Having just exited the Strait of Malacca 25 miles west of Singapore, we headed eastbound cautiously into the densest and narrowest part of the transit. While many of the mariners here follow the international rules for ship conduct, some do not and at times it can be like Mad Max Beyond Waterdome with Aunty Entity showing up as an unlit, wicked small boat.

We were cruising at 20 knots (23 mph) but were forced to slow to ten behind a commercial tanker lumbering in the center of the traffic lane about ten miles west of Singapore. With the surface traffic steadily increasing and shallow water in close proximity, getting around this vessel was going to be tricky. Ever get stuck behind a tractor trailer at night on a busy one lane road? Same thing. You have two options: 1) stay behind the truck and add 90 min to your trip or 2) hold your breath and make a play to pass the truck, which can be sporty.

The Bridge Team opted for #2 and presented to me their plan to pass on the tanker’s right side. Overtaking a vessel at night in international waters can be done without ship-to-ship radio coordination if a “safe” distance is maintained. While there was room to get through, it would be challenging, and not knowing the ship’s intention was a problem. Was the tanker going to turn left into Singapore or come right to Batam Island, Indonesia? We assumed left, but if we were wrong and a 100,000-ton vessel turned into us as we passed, that would be classified as NOT GOOD.

The safe option was to stay slow and follow the tanker, but I didn’t want to extend our time in this high threat sector. Speed is life and would get us to less complicated waters sooner.

We were caught in analysis paralysis and each mile of indecisiveness brought us closer to Singapore where there would be even more complexity due to anchored ships and crossing traffic. We were wasting usable sea space and losing decision space rapidly. We were feeling the deep stress of hesitation.

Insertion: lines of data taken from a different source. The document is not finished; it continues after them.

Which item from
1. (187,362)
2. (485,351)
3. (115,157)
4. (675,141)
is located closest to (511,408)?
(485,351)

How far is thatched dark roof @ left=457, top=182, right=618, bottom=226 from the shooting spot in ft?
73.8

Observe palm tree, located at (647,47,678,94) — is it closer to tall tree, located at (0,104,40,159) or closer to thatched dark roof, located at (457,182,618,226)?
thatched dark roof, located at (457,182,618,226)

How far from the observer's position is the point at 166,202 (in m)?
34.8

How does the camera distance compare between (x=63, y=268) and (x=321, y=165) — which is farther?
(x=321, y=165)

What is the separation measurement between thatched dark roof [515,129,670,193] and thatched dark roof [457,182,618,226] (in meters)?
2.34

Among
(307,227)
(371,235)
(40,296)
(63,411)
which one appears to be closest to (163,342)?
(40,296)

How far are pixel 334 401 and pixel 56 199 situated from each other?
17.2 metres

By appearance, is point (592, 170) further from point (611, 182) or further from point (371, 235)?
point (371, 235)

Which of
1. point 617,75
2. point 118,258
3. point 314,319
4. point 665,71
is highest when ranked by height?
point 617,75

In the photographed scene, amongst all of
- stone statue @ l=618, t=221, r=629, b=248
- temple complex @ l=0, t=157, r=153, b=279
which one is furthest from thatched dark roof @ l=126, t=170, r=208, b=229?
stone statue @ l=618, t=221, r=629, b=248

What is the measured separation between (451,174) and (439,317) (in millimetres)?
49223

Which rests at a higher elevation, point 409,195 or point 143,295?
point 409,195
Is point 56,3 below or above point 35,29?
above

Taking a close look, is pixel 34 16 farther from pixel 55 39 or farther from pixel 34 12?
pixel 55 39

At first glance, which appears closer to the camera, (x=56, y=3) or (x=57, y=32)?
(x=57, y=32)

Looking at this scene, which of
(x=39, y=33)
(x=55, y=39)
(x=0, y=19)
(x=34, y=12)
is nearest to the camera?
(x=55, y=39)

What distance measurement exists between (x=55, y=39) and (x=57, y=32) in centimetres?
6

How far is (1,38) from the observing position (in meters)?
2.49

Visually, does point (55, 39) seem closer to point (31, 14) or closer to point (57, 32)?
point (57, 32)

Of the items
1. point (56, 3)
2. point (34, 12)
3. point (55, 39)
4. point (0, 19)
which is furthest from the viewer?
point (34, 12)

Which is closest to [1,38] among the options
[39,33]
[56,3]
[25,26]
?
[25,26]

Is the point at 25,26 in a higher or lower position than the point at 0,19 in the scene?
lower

My 16 ounce “drool cup” was overflowing when a stray neuron from my reptilian brain forced this simple question out of my mouth: “Have we talked to that ship yet and asked what they intend to do yet?” The reply: “No sir, we have not.” All ships at sea monitor a common frequency, called Channel 16, to allow for ship-to-ship coordination, so I said “Contact the tanker Captain on 16 and just ask him where they are headed.”

Two minutes later, we confirmed their destination and completed a low stress passage on their right side. Crisis avoided. That ended up being way too easy.

Goods. For 20 hours, we safely navigated USS Anchorage through a complex surface ship problem and professionally managed the surface picture. With a sizable obstacle in our way, we found our best solution by asking a simple question. Mission accomplished.

Others. Why were we in such a rush to get around this ship? The timeline we were on was our own, so we were unnecessarily pressurizing ourselves to meet a schedule that we created. And why consider doing it without using the radio? I believe our ego kept us off the radio because we wanted to “hack it” without any additional assistance, which is just dumb and caused us to lose sight of the mission. In our debrief, we agreed that our “we got this” attitude precluded us from finding the safest solution sooner. Lesson learned.

Just ask the question. In removing obstacles during high stress events, turn assumptions into facts by having the courage to ask simple, logical questions.

Focus on the mission, not your ego. Don’t let your ego cause your mission to run aground or have a fatal collision. Step back, eat your ego, remind yourself of what the team is trying to accomplish.

(And for fans of Mad Max Beyond Thunderdome) Find the whistle. Mad Max did his research before entering Thunderdome and used the shrill whistle (it’s actually a bos’n pipe) to confuse and defeat Master Blaster, proving that simple solutions can exist even after nuclear armageddon.